◆ Text passage ◆
_ _ _ _ _ _ _

# Playful nip? and bruxing? mouse psycologist please...



## Nemo (Aug 3, 2010)

Hi Guys..

Im wondering if you can answer this one, or shed some light on the matter...

The other day (saturday), there we were, my Mouse Nemo and i, playing on the bed! He was running around the tunnels and mountain i had created for him. (he loves this), while i chatted to him, keeping an eye on him. I was leaning on the side of the bed. He does like to come up and sniff my nose, like two dogs meeting! 
Out of the blue, and for the first time ever, he paused slightly, Nipped my nose and then rat off hiding. He did this twice. Itdidnt hurt, but i was taken back.
He did it again on Sunday..... doing the same pause. I really want to understand what this means. Is it playful? i feel if it was a bite (which hes never ever done) it would be hard and painful. But its not, and i am still unsure of what a little nip, and then scampering off means.
It felt cheeky. if that makes sense.

Also Bruxing.....what does this actually sound like?
a few times its sounded like hes eating something crispy, but hes running around when this happens, instead of sitting and eating.

Many Thanks Guys


----------



## bethmccallister (Mar 5, 2010)

The few mice I've had that bruxed did it when they were very happy. The nose bumping indicates several things...1) he's quiet comfortable with you 2) He thinks you smell good 3) He's very brazen and forward. I had a mouse who used to give me kisses when I'd lay still on the bed and he was running around...he'd come up to me and lick my lip which is a very weird but pleasant feeling


----------

_ _ _ _ _ _ _

◆ Extracted data ◆
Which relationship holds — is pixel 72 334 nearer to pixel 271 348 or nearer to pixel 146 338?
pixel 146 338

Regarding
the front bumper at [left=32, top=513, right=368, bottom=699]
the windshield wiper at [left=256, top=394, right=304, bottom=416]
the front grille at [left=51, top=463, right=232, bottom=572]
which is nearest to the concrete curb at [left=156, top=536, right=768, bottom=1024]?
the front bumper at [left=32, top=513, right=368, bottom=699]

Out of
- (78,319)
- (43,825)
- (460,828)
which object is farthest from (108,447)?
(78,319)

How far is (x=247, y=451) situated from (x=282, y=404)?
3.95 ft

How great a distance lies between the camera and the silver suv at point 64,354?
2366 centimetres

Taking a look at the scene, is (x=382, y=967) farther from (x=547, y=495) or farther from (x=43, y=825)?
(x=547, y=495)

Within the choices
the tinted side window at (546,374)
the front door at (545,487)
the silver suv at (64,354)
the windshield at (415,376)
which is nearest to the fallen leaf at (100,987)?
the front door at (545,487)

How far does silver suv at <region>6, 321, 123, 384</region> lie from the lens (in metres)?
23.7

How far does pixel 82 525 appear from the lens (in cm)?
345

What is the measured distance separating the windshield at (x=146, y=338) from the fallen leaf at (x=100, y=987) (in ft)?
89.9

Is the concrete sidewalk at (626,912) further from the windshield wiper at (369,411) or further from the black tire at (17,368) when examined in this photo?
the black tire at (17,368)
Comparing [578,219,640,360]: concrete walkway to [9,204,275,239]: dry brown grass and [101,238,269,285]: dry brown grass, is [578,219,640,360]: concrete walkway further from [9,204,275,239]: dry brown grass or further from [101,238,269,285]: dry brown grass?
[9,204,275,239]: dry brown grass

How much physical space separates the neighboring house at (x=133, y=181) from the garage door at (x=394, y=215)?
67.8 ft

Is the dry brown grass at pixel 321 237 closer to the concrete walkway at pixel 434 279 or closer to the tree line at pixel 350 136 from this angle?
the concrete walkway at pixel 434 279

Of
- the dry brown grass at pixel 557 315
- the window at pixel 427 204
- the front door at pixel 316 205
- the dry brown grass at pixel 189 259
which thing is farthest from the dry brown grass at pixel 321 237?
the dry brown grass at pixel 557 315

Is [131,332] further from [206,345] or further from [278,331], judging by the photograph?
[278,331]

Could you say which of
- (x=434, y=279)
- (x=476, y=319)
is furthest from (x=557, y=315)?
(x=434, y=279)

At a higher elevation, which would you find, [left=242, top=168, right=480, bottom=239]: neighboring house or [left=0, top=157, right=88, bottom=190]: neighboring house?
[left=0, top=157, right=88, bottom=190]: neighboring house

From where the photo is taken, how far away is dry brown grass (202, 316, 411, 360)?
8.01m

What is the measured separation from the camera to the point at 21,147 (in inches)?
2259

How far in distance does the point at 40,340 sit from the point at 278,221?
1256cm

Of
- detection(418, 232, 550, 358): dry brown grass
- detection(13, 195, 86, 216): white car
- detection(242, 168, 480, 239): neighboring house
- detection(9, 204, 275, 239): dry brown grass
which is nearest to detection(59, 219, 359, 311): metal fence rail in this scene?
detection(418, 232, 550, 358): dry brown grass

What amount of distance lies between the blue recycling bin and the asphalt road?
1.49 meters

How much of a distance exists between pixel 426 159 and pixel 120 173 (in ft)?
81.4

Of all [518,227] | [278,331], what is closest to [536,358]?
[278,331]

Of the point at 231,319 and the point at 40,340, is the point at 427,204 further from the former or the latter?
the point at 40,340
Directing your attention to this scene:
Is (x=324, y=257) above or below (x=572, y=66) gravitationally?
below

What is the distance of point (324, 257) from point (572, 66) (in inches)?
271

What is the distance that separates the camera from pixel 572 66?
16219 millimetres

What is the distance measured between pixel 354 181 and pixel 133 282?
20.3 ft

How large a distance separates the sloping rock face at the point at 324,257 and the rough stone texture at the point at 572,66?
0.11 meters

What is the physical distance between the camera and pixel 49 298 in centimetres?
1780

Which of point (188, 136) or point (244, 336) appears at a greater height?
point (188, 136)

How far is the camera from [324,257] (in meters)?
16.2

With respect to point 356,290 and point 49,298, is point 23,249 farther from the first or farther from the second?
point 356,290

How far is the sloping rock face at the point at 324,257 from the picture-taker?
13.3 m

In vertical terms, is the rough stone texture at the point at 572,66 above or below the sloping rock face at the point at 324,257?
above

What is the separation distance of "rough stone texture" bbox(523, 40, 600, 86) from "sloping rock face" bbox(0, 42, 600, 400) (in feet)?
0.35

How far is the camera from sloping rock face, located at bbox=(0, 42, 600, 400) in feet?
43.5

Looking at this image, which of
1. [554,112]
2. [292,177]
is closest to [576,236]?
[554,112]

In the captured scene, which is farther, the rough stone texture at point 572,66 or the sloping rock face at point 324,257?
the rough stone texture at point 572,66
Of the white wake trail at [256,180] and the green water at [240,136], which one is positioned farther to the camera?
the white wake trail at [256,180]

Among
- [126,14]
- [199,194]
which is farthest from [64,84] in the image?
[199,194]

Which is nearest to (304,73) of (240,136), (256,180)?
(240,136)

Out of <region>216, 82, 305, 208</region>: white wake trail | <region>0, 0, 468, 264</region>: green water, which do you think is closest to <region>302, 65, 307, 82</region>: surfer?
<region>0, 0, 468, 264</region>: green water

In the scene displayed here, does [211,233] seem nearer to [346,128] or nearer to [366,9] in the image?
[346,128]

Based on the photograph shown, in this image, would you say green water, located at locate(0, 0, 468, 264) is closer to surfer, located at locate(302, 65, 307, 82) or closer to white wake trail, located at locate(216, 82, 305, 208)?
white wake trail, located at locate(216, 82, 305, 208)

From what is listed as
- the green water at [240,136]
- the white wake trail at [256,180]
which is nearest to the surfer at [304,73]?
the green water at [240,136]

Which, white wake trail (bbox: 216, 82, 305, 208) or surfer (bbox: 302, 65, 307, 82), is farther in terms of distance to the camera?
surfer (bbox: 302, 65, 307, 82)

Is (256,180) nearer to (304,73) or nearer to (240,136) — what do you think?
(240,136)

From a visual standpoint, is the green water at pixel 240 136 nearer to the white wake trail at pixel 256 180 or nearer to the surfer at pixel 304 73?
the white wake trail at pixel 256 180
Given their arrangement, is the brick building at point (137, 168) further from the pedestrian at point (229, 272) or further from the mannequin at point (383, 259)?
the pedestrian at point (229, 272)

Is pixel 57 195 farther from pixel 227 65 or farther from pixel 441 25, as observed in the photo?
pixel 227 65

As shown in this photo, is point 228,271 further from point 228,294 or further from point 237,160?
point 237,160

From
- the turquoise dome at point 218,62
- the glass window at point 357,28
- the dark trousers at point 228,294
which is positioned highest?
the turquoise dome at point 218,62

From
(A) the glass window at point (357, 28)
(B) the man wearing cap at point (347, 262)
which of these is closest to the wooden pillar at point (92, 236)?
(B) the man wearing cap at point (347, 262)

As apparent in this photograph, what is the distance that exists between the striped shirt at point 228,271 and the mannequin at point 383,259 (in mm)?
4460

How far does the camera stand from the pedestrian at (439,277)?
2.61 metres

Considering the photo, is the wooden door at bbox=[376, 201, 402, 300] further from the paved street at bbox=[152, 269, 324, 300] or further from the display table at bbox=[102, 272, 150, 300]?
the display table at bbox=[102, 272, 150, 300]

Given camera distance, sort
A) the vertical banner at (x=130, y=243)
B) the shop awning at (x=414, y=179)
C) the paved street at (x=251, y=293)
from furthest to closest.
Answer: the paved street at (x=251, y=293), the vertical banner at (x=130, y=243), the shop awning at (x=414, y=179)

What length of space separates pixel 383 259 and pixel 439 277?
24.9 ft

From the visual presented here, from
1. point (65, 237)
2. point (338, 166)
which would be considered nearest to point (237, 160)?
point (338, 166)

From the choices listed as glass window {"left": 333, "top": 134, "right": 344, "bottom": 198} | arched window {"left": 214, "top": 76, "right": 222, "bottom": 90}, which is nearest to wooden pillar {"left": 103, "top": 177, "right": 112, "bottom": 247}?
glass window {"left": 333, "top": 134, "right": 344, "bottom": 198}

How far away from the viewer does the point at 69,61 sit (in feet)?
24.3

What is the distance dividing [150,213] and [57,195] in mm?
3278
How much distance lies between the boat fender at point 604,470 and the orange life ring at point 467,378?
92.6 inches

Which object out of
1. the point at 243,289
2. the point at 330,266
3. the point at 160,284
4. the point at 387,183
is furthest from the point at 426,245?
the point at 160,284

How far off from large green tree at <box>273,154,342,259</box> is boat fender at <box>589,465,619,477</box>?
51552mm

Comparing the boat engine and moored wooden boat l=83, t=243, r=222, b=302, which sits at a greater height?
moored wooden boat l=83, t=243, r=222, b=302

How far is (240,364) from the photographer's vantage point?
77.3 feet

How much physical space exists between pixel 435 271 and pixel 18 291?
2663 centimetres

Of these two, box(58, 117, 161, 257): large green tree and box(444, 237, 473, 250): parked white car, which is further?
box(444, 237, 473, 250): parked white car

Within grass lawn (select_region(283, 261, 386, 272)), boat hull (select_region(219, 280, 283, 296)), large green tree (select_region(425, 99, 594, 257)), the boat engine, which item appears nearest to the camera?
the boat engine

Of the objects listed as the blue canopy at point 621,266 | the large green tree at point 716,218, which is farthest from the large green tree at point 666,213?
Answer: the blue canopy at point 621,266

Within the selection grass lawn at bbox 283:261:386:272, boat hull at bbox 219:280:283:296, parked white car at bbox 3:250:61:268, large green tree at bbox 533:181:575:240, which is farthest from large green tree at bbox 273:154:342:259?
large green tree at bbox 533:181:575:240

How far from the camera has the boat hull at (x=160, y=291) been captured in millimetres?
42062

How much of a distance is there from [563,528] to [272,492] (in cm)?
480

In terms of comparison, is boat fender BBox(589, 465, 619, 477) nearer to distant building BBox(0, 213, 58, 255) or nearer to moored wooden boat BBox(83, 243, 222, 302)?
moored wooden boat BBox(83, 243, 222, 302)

_ _ _ _ _ _ _

◆ Directions for this task ◆
Write out the part of the pet mouse forum thread above that begins at the words "Im wondering if" and stops after "that makes sense.".

◆ Response to the exercise ◆
Im wondering if you can answer this one, or shed some light on the matter...

The other day (saturday), there we were, my Mouse Nemo and i, playing on the bed! He was running around the tunnels and mountain i had created for him. (he loves this), while i chatted to him, keeping an eye on him. I was leaning on the side of the bed. He does like to come up and sniff my nose, like two dogs meeting! 
Out of the blue, and for the first time ever, he paused slightly, Nipped my nose and then rat off hiding. He did this twice. Itdidnt hurt, but i was taken back.
He did it again on Sunday..... doing the same pause. I really want to understand what this means. Is it playful? i feel if it was a bite (which hes never ever done) it would be hard and painful. But its not, and i am still unsure of what a little nip, and then scampering off means.
It felt cheeky. if that makes sense.